David Ruiz, en su viaje en solitario alrededor del mundo a vela.
En alta mar, Ruiz entendió hasta qué punto la naturaleza ordena aquello que la vida urbana descoloca. “La naturaleza te equilibra”, resume. Y de ahí esa necesidad tan común de escaparnos al campo o a la playa en el tiempo libre. “¿Por qué nos pasa eso?”. Él mismo se responde: “porque nos hemos alejado de nuestra esencia. Y cuando nos pasa eso nos desequilibramos por completo”.
Por eso, aunque desde fuera, aquel viaje podía parecer una marcha, una escapada hacia adelante; escuchando a David Ruiz, el interlocutor se da cuenta de que se
trata de lo contrario. “No es tanto irse como volver al lugar donde teníamos que estar”, dice.
David, en su libro 'irse.', recoge la experiencia de su viaje de cuatro años navegando.

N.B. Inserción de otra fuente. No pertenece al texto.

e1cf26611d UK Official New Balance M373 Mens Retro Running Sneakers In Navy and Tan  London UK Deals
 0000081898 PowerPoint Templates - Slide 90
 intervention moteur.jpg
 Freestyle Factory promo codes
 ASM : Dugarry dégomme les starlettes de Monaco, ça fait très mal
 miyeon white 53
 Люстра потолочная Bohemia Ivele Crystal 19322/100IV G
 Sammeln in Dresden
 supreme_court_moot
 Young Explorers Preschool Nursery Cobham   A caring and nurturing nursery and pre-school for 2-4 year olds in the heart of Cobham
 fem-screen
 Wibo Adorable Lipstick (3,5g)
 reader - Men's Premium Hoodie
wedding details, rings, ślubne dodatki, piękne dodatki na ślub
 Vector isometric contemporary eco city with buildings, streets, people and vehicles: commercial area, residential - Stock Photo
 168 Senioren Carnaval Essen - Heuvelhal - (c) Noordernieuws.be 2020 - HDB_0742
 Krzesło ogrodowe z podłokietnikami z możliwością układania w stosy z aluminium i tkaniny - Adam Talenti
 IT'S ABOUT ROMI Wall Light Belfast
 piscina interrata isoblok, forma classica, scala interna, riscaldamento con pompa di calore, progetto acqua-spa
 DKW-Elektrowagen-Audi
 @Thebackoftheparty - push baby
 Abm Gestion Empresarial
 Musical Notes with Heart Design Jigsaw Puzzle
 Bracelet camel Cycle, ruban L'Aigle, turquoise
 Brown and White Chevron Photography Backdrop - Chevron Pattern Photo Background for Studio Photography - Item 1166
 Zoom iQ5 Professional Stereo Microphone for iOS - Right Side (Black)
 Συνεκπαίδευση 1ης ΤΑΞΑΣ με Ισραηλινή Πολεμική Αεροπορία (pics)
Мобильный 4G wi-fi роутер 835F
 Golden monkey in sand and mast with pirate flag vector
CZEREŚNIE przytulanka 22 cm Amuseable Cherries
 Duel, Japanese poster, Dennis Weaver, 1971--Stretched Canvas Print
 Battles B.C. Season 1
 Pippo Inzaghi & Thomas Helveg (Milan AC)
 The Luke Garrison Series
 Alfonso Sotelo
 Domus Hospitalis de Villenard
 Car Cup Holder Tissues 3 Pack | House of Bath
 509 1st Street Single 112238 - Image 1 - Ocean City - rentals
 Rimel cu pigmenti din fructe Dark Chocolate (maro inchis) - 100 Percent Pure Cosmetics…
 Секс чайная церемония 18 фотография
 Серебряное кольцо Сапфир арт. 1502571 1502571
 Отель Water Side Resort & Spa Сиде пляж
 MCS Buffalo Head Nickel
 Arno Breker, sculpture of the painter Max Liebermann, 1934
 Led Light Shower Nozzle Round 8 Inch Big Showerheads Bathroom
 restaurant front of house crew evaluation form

¿Cómo le transforma una experiencia así? “Vuelve el mismo, pero con una vuelta de ventaja”, dice hoy. Esa experiencia cambió también su manera de entender la buena vida. “Puede ser quedarte en casa viendo la tele. Lo importante es que lo hayas decidido tú. El problema llega cuando te dejas arrastrar por la rueda del hámster”.
La Buena Vida
Por eso, cuando empezó a trabajar en el concepto creativo de La Buena Vida de Hacienda López de Haro, no pensó solo en una campaña de vino. Quiso reflejar algo más amplio: una manera de vivir, de conversar, de sentarse a la mesa sin prisa. Y un territorio. “El riojano es un gran anfitrión”, dice. “Le encanta sorprender al visitante y mostrarle su tierra, sus productos, su gastronomía”. Allí, la buena vida dejaba de ser una abstracción y se convertía en una práctica cotidiana: compartir un vino, alargar una conversación, saborear el momento sin correr hacia el siguiente.
La bodega riojana Hacienda López de Haro.
Ruiz insiste en que La Buena Vida no nació como un juego de palabras ni como una postal de viñedos. Su trabajo consistía precisamente en escapar de eso. “Cuando introduces un concepto mucho más amplio que habla de la vida, de un estilo de vida, de una filosofía, de una manera de pensar, es mucho más potente”, explica.
Más que añadir una capa bonita al producto, esta idea le permitía hacer algo menos evidente y mucho más difícil: desplazar la mirada desde la botella hacia el momento en que esa botella cobra todo su sentido. No hablar solo de barricas, añadas o notas de cata, sino de una manera de afrontar la vida, de situarse en el mundo: saber detenerse, elegir con quién se comparte el tiempo y entender que algunas cosas, como los buenos vinos, no mejoran con la prisa.
La campaña, casi como el propio David al referirse a su vida,habla de calma, de tiempo compartido, de hospitalidad. Valores que, en la Rioja de Hacienda López de Haro, no son un mero decorado, sino una forma concreta de estar. Y de disfrutar de La Buena vida.